* **Task goal**
Copy out, word for word, the lines starting with the one that contains "When looking at" and ending with the one that contains "[470,203] < [144,259] < [334,216]", including both of those lines.

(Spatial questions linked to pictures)
>> begin

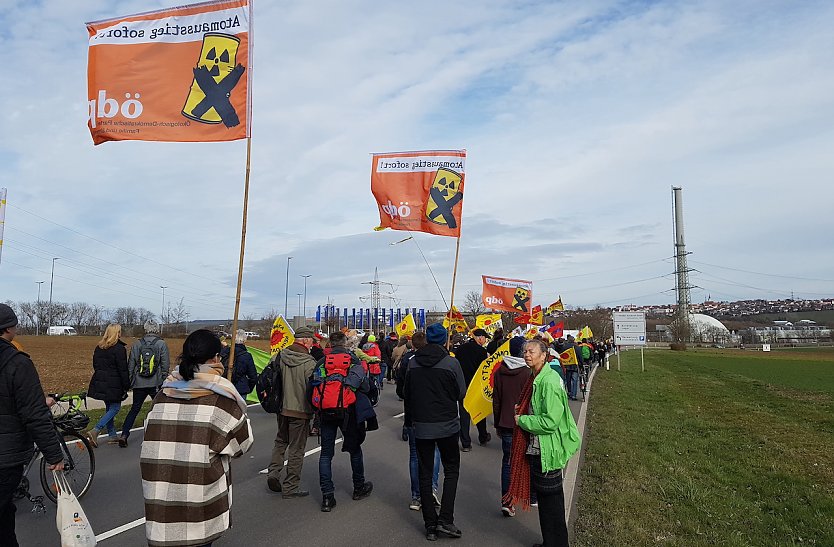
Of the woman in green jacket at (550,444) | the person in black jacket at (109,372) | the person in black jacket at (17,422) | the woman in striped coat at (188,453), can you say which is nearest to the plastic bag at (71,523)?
the person in black jacket at (17,422)

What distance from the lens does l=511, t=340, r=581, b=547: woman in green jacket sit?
518 cm

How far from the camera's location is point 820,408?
1828 cm

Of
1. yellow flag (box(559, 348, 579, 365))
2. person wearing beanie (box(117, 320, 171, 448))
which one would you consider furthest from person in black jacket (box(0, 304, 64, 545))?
yellow flag (box(559, 348, 579, 365))

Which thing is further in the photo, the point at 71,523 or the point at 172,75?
the point at 172,75

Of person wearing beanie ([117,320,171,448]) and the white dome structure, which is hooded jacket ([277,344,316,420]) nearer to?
person wearing beanie ([117,320,171,448])

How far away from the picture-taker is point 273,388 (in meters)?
7.50

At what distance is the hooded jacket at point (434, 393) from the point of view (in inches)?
236

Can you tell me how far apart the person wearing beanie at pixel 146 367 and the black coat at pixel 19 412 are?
564 cm

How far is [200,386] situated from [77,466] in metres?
4.71

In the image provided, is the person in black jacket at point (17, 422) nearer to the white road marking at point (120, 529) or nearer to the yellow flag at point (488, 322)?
the white road marking at point (120, 529)

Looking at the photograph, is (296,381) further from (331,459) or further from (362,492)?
(362,492)

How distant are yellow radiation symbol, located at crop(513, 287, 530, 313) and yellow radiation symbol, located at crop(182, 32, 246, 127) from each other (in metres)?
19.5

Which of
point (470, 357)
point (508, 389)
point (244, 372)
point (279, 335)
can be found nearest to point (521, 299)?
point (279, 335)

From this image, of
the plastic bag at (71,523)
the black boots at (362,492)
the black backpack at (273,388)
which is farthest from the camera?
the black backpack at (273,388)
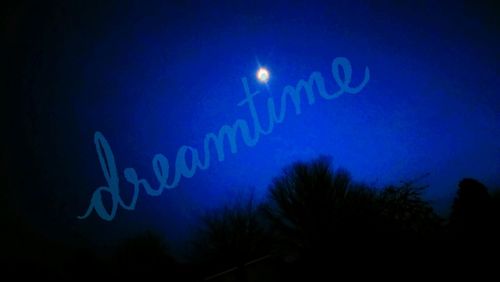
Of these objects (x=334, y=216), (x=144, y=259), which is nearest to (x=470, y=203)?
(x=334, y=216)

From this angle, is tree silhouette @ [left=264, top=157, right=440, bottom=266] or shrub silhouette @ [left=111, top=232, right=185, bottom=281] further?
shrub silhouette @ [left=111, top=232, right=185, bottom=281]

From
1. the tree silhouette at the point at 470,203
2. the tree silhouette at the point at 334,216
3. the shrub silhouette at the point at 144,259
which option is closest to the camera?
the tree silhouette at the point at 334,216

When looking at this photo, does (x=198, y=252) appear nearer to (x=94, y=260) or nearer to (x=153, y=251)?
(x=153, y=251)

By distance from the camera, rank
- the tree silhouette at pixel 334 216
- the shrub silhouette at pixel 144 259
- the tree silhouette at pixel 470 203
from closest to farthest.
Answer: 1. the tree silhouette at pixel 334 216
2. the shrub silhouette at pixel 144 259
3. the tree silhouette at pixel 470 203

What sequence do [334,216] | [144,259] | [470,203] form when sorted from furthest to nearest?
[470,203] < [144,259] < [334,216]

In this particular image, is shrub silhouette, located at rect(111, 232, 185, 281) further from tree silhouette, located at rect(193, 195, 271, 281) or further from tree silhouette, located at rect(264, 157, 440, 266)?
tree silhouette, located at rect(264, 157, 440, 266)

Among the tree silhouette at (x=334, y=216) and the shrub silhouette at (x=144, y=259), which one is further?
the shrub silhouette at (x=144, y=259)

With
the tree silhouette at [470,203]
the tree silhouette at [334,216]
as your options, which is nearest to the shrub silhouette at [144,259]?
the tree silhouette at [334,216]

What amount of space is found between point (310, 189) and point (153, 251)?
25.4ft

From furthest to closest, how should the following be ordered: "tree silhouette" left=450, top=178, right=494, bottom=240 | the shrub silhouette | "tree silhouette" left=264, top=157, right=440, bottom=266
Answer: "tree silhouette" left=450, top=178, right=494, bottom=240, the shrub silhouette, "tree silhouette" left=264, top=157, right=440, bottom=266

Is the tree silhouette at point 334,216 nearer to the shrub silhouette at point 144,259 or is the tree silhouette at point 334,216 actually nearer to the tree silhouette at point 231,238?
the tree silhouette at point 231,238

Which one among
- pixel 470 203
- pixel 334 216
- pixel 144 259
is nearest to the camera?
pixel 334 216

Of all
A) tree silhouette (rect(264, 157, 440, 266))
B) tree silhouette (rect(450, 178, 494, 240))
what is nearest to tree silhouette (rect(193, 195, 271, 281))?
tree silhouette (rect(264, 157, 440, 266))

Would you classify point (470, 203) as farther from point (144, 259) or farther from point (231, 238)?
point (144, 259)
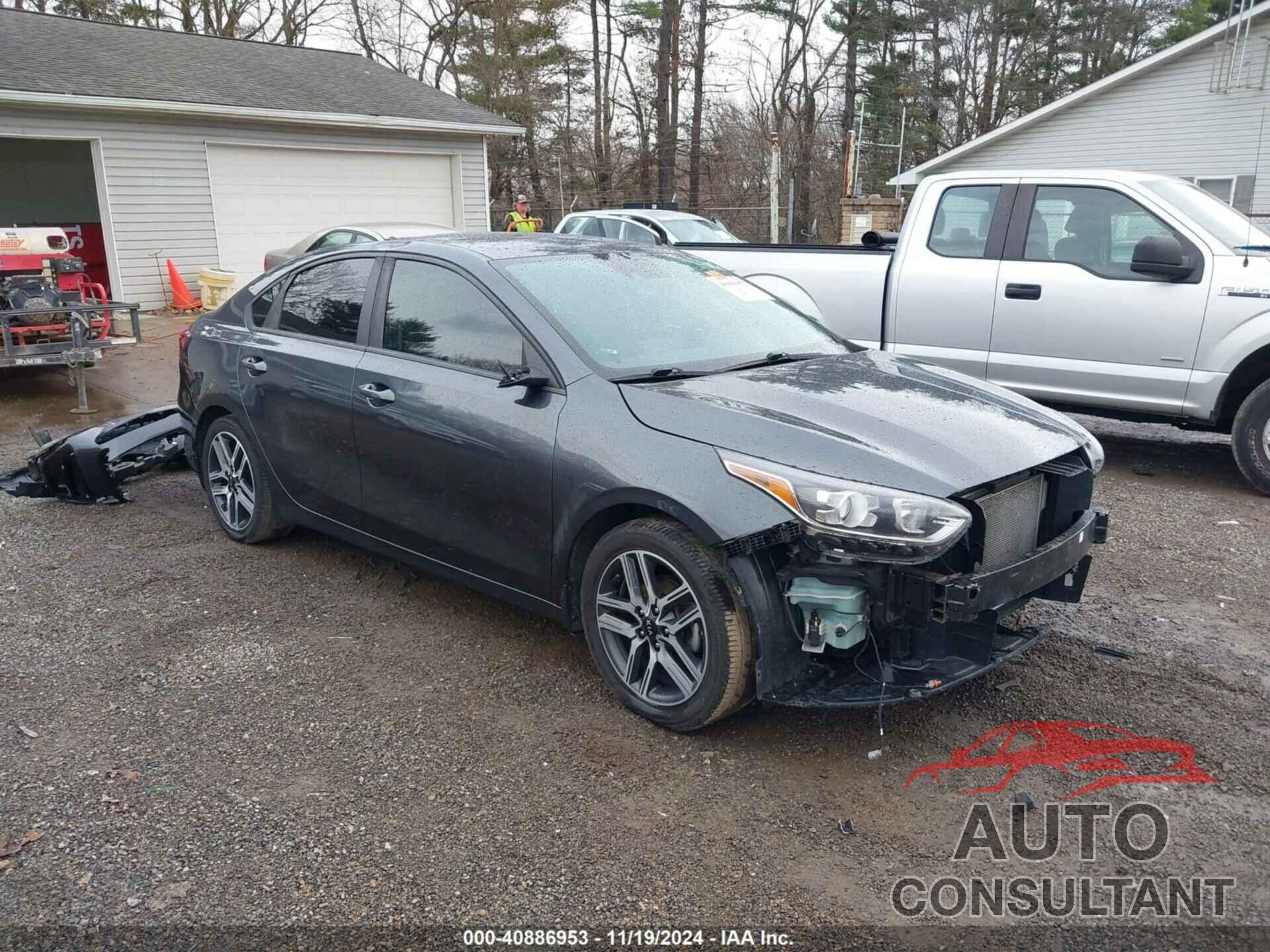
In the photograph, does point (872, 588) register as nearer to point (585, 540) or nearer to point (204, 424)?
point (585, 540)

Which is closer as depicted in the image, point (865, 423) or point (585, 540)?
point (865, 423)

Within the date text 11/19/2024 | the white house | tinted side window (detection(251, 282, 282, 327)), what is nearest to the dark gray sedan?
tinted side window (detection(251, 282, 282, 327))

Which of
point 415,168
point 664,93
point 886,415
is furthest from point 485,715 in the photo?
point 664,93

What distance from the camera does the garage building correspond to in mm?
15047

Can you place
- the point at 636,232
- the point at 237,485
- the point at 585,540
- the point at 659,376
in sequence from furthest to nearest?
the point at 636,232, the point at 237,485, the point at 659,376, the point at 585,540

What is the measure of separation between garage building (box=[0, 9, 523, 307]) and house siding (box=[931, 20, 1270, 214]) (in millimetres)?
11192

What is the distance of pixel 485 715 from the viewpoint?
367 cm

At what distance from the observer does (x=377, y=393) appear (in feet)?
14.2

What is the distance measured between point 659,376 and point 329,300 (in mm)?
1947

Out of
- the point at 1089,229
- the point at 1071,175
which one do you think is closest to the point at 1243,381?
the point at 1089,229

>> end

* **Response to the exercise**
When looking at this photo, does (x=198, y=252) appear nearer to (x=94, y=260) or nearer to (x=153, y=251)?
(x=153, y=251)

By distance from the camera, rank
- the tree silhouette at pixel 334 216
- the shrub silhouette at pixel 144 259
- the tree silhouette at pixel 470 203
from closest to farthest.
Answer: 1. the tree silhouette at pixel 334 216
2. the shrub silhouette at pixel 144 259
3. the tree silhouette at pixel 470 203

What sequence do [334,216] | [144,259] | [470,203] form when sorted from furthest to nearest?
[470,203] < [144,259] < [334,216]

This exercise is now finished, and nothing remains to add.